Worked Examples

If you have access to individual-level data, we recommend constructing a prediction model using Bolt-Predict assuming the BLD-LDAK Model. If you only have access to summary statistics, we recommend constructing a prediction model usingĀ  BayesR-SS (contained within MegaPRS) assuming the BLD-LDAK Model. Here we provide complete examples for using Bolt-Predict and BayesR-SS. The first example should take about 30 minutes, the second should take about three hours to run on a single CPU or less than an hour if you have access to a computer cluster.

Please note that these examples focus on the commands, and provide only a brief description of what each command does. If you wish to fully understand the process (i.e., how LDAK first estimates per-predictor heritabilities, given the heritability model, then estimates effect sizes), you should read Prediction and click on the links next to each command.
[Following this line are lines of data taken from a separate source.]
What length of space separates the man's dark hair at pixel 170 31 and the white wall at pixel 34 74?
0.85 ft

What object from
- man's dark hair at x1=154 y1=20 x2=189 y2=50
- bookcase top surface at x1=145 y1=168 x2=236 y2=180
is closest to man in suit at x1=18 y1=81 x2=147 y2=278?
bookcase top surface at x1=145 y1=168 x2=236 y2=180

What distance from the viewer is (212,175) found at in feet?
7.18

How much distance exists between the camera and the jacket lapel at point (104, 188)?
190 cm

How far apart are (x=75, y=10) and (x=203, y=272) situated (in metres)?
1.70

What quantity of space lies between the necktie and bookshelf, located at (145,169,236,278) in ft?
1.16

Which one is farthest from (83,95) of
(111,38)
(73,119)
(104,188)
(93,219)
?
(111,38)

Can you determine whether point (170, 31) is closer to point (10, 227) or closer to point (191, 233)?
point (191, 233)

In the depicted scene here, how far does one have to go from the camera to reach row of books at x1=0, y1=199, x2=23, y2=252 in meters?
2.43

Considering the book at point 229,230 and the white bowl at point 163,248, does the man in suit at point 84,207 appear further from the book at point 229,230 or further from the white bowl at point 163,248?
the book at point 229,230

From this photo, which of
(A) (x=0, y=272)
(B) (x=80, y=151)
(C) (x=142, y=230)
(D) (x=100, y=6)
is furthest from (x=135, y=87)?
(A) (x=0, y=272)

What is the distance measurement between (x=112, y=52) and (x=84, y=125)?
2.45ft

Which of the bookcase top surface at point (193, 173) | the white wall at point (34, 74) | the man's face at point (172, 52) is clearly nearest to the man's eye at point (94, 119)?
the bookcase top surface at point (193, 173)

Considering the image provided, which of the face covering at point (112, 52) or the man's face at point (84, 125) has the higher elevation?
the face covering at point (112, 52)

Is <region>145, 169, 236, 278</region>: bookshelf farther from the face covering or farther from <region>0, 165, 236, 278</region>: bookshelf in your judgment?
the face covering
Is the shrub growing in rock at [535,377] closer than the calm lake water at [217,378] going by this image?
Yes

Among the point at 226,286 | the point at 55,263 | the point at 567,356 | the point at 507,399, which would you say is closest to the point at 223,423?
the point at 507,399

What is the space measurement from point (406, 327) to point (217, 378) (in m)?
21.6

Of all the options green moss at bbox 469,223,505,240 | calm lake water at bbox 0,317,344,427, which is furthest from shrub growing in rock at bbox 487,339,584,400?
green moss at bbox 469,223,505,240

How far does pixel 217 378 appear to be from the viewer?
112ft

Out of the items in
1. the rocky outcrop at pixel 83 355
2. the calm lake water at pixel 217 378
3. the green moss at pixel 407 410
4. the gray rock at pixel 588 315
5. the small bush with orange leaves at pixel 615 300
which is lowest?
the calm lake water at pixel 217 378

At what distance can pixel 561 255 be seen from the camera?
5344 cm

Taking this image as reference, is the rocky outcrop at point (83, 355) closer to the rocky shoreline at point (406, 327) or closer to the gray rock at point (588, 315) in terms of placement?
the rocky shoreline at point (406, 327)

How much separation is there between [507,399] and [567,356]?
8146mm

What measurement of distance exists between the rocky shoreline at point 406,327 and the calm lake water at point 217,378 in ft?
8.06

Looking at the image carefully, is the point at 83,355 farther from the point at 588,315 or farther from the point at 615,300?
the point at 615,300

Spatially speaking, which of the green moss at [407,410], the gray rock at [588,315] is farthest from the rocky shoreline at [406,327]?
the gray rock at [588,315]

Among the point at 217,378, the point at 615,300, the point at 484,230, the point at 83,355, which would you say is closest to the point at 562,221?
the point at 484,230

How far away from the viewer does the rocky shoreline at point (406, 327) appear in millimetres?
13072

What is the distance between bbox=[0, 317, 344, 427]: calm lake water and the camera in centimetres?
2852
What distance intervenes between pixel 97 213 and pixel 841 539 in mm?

Further, in the second example, we use a reference panel containing 404 individuals and summary statistics from the GIANT Consortium. However, please note that you should ideally use a larger reference panel (e.g., at least 2000 individuals), and should not create Pseudo Summaries when the summary statistics have been subjected to genomic control.

To run these examples, you require the LDAK executable (obtain from Downloads), which we assume you have renamed ldak.out. To avoid duplicate file names, we suggest you run each example in its own folder (which at the start contains only the LDAK executable).
_ _ _ _ _ _ _ _ _ _ _ _ _ _ _ _ _ _ _ _ _ _ _ _ _ _ _ _ _ _ _ _ _ _ _ _ _ _ _ _ _ _ _ _ _ _ _ _

Example of running Bolt-Predict (uses individual-level data):

Here we use the binary PLINK files human.bed, human.bim and human.fam, and the phenotype quant.pheno from the Test Datasets.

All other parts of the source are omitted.